There are many organizations, both governmental and nongovernmental, that are doing exceptional work to improve the nutritional health of our desert communities. Each organization has a specific set of skills and resources but often times they only address one or a few facets of the much bigger wellness puzzle. Sun Produce Cooperative (SPC) has, over the last several years, developed a network of connections with a variety of top shelf organizations that are dedicated to addressing the nutritional deficits found in our valley and state. 

Many of the activities of the organizations SPC works with have focused on low-income and nutritionally at-risk communities, particularly those families or individuals that are SNAP beneficiaries. More specifically, we work to target the young (school age children) and the old (seniors). The partners highlighted below have worked extensively with each of these groups but we all have the sense that our impact on these communities has been far from optimal. We believe that a highly focused collaboration will deliver results much greater than the sum of our individual efforts. 

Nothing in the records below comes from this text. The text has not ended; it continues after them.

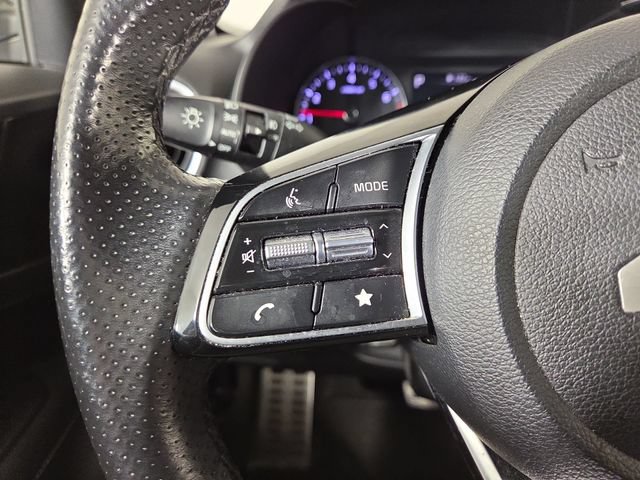 Certified 2024 Kia Forte GT-Line w/ GT-Line Premium Package FWD image 21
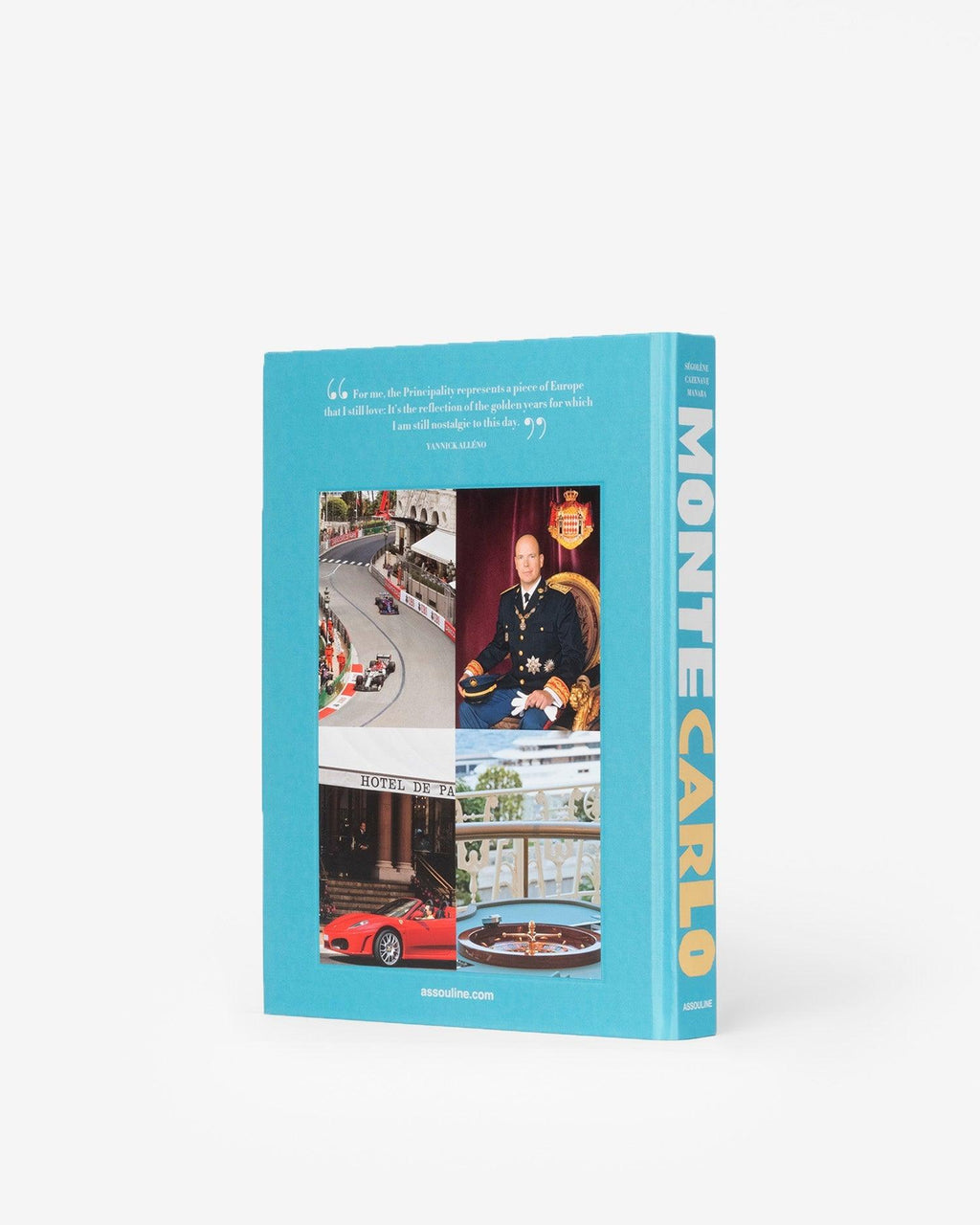 Monte Carlo - ASSOULINE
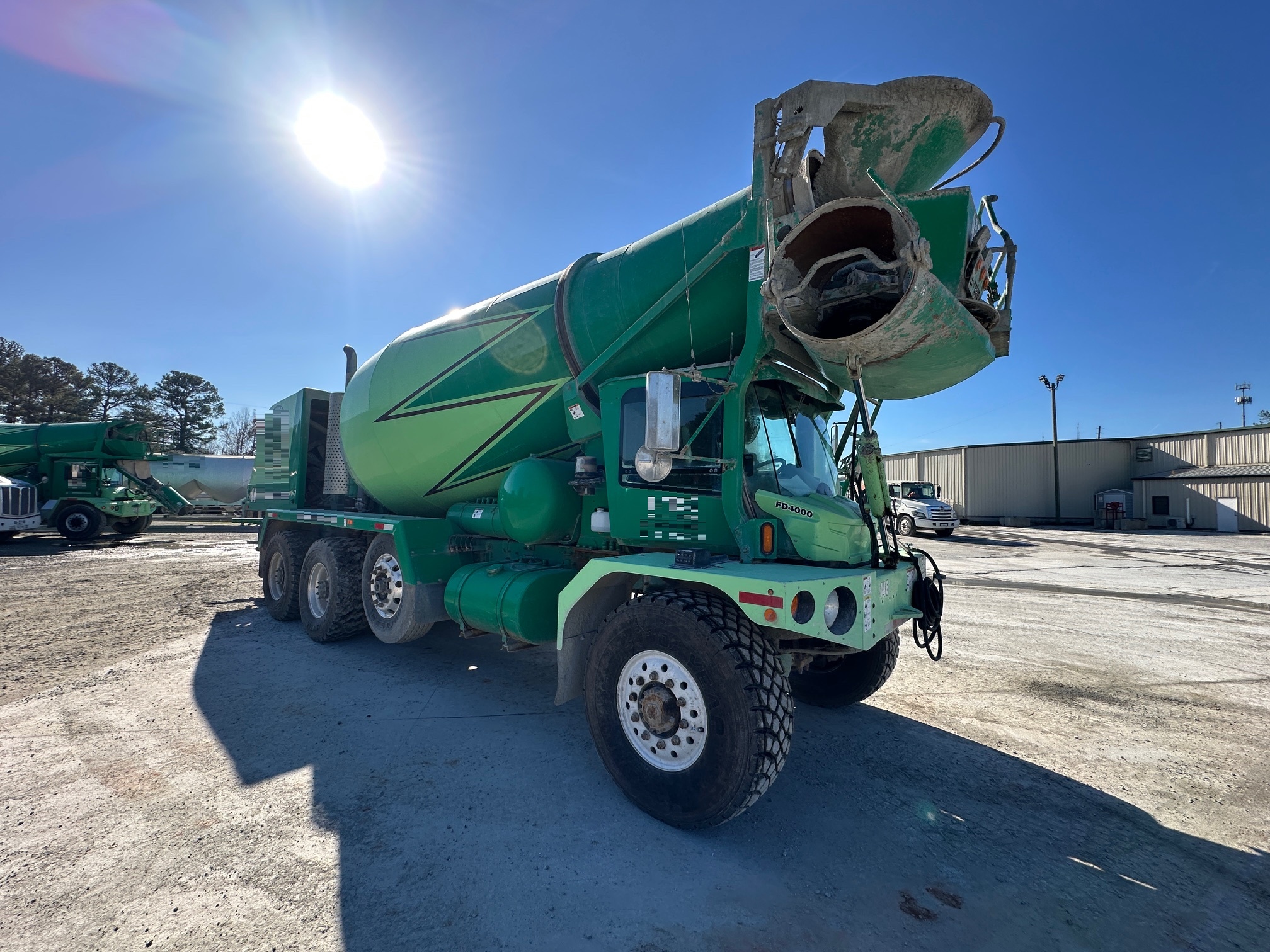 2021 TEREX FD4000 - view 7 of 44
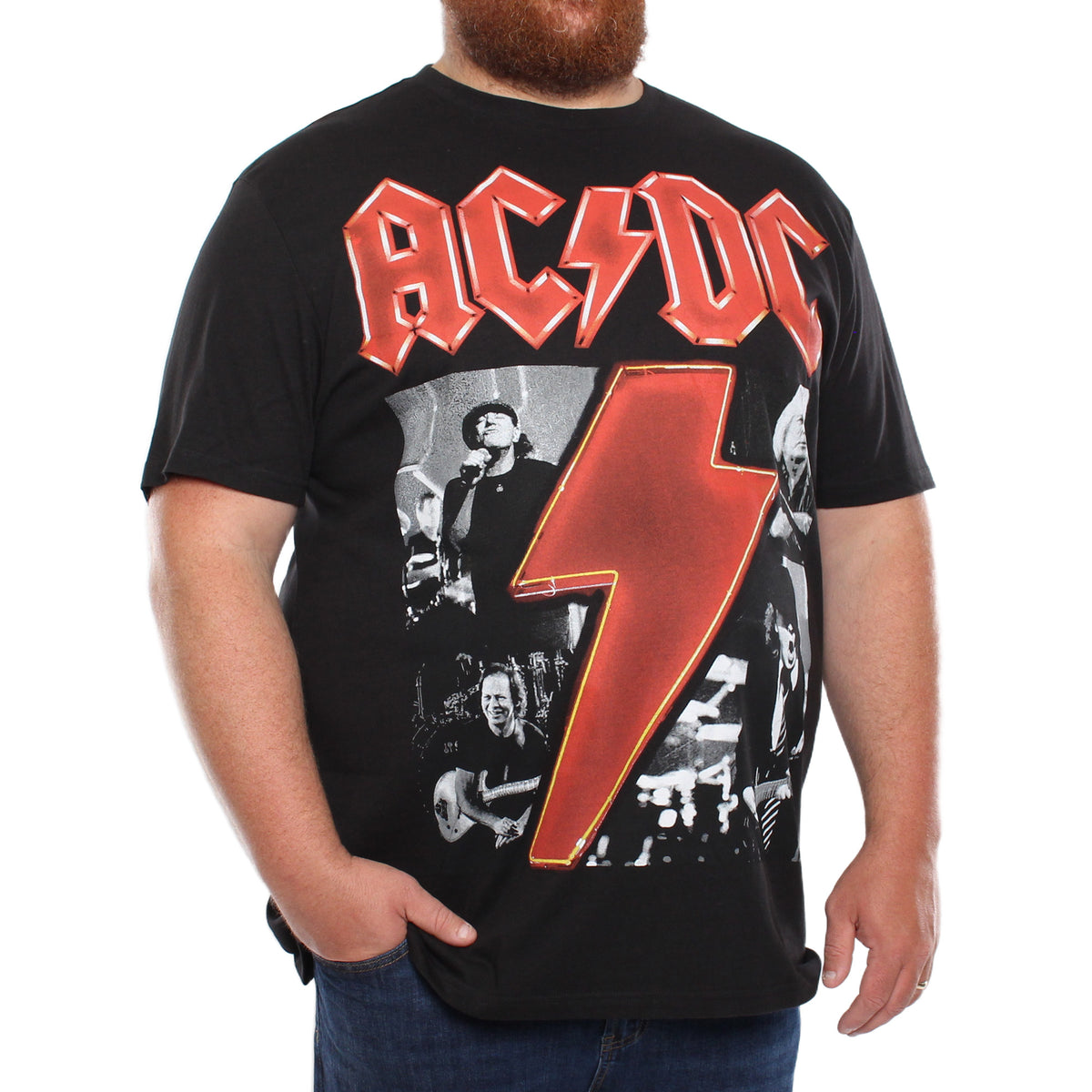 T-Shirt AC/DC
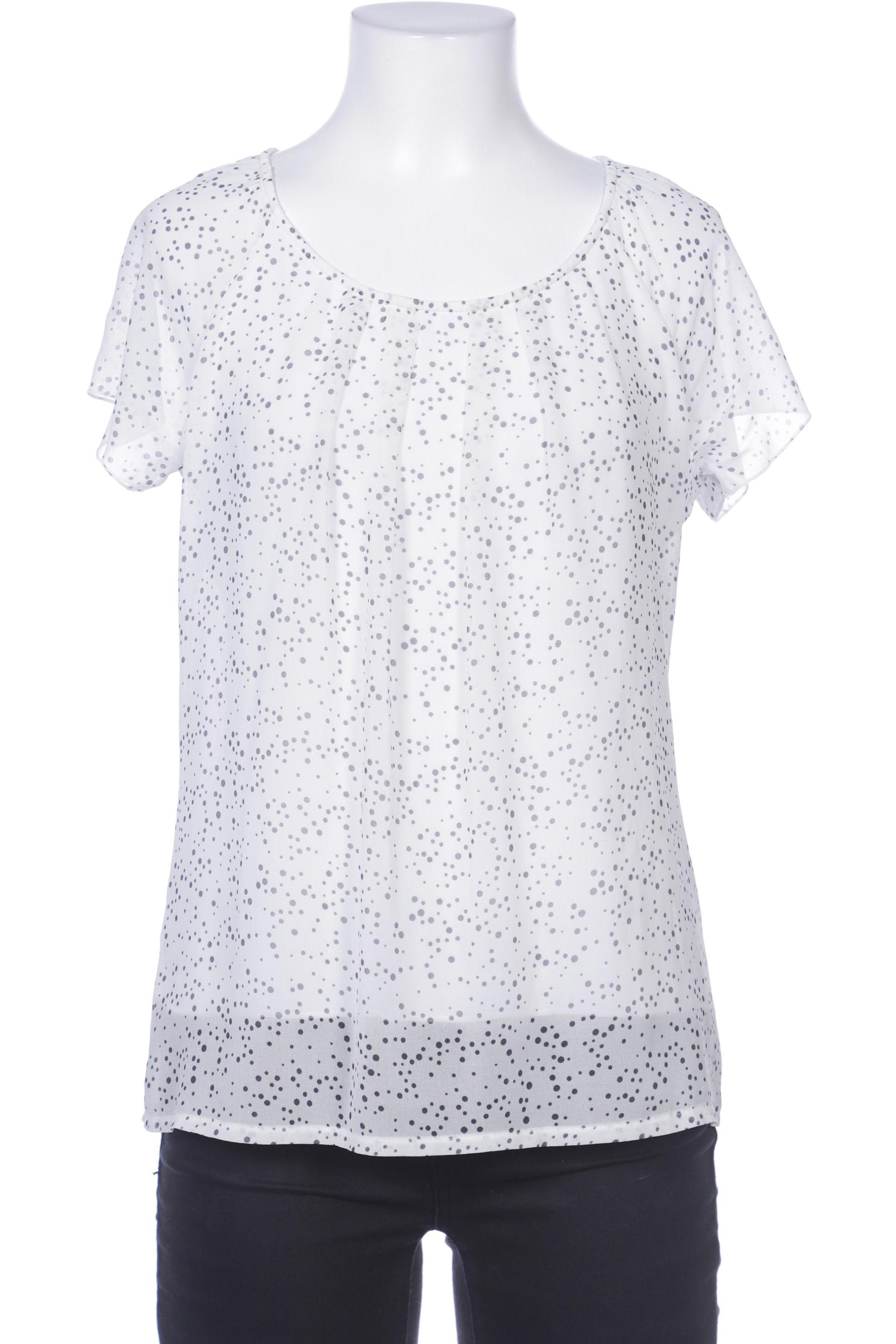 

Street One Damen Bluse, weiß, Gr. 36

Maricopa County Cooperative Extension

AZ HealthZone – MCCE is part of the University of Arizona Cooperative Extension in Maricopa County. We provide education and resources, consistent with the current Dietary Guidelines for Americans and MyPlate, to persons eligible for the Supplemental Nutrition Assistance Program (SNAP) and other programs.  Our Mission is to positively influence lifestyle behaviors of Maricopa County youth, families, and adults through curriculum based education on nutrition, physical activity and gardening. 

Pinnacle Prevention

Pinnacle Prevention is an Arizona-based nonprofit organization dedicated to growing healthy families and communities. ​Our mission is to inspire and ​advance a healthy food system and opportunities for active living. Our team of registered dietitians, researchers and social scientists believe all families should have access to healthy food and opportunities to develop healthy relationships with foods. We think all individuals should have access to healthy and safe communities to enjoy physical activity, and we work to make these visions a reality across Arizona. 

Double Up Arizona

Community Supported Agriculture is a direct connection between a local farmer and their customers. By joining a CSA, you commit to supporting a local farmer for a season. In return, you receive a weekly bag or box of fresh, seasonal produce— and share in the risks and the benefits of farming. When you use SNAP to pay, you’ll get a 50% discount.

Nourish Phoenix

From the 1980s until present day, Nourish Phoenix (formerly ICM Food and Clothing Bank) has had a rich history in providing services for the working poor in Phoenix. We believe that no matter the situation, each individual should have hope and dignity when facing the extreme adversity that life hands us. We believe that each piece of clothing, each piece of food, each item received is one-by-one changing the world for good.

Unlimited Potential

Since 1985, the mission of Unlimited Potential has been to strengthen individuals and families in south Phoenix through literacy, education and self-empowerment. Our participants are low income underserved population, predominantly Latino families who are struggling to master the English language. We offer English literacy and GED classes to adults and early childhood workshops to preschool children to prepare them for kindergarten and future academic success. We have a unique, and proven, dual language approach to literacy that encourages participants to speak, read and write their native language as well as English. We also encourage parents to read to their children in both languages. In addition to our English classes, we offer workshops on parenting (Abriendo Puertas), reading to children (Motheread/Fatheread), and nutrition (Healthy Roots).

The Mollen Foundation

In 2008, the Mollen Foundation created and launched fitness and project-based nutrition education programs in community centers and schools. While on the campus of one of their school sites in 2012, a group of passionate high school students held a protest in the school cafeteria, advocating for healthier food on campus. To end the protest, the students requested to meet with the Mollen Foundation and their collaboration began. Working together, the high school students launched a student-led healthy snack bar with demonstrations and taste tests. This project inspired a substantial number of students to question the current food system and sparked their interest to grow their own food. This was a watershed moment essential to the Mollen Foundation’s programming. Growing and cooking food became integral to our programming. When students grow, harvest, and cook their own food, they eat more vegetables, feel more connected to each other and develop an appreciation for the environment. The Mollen Foundation is committed to increasing access to fresh, affordable food and promoting healthy habits for future generations.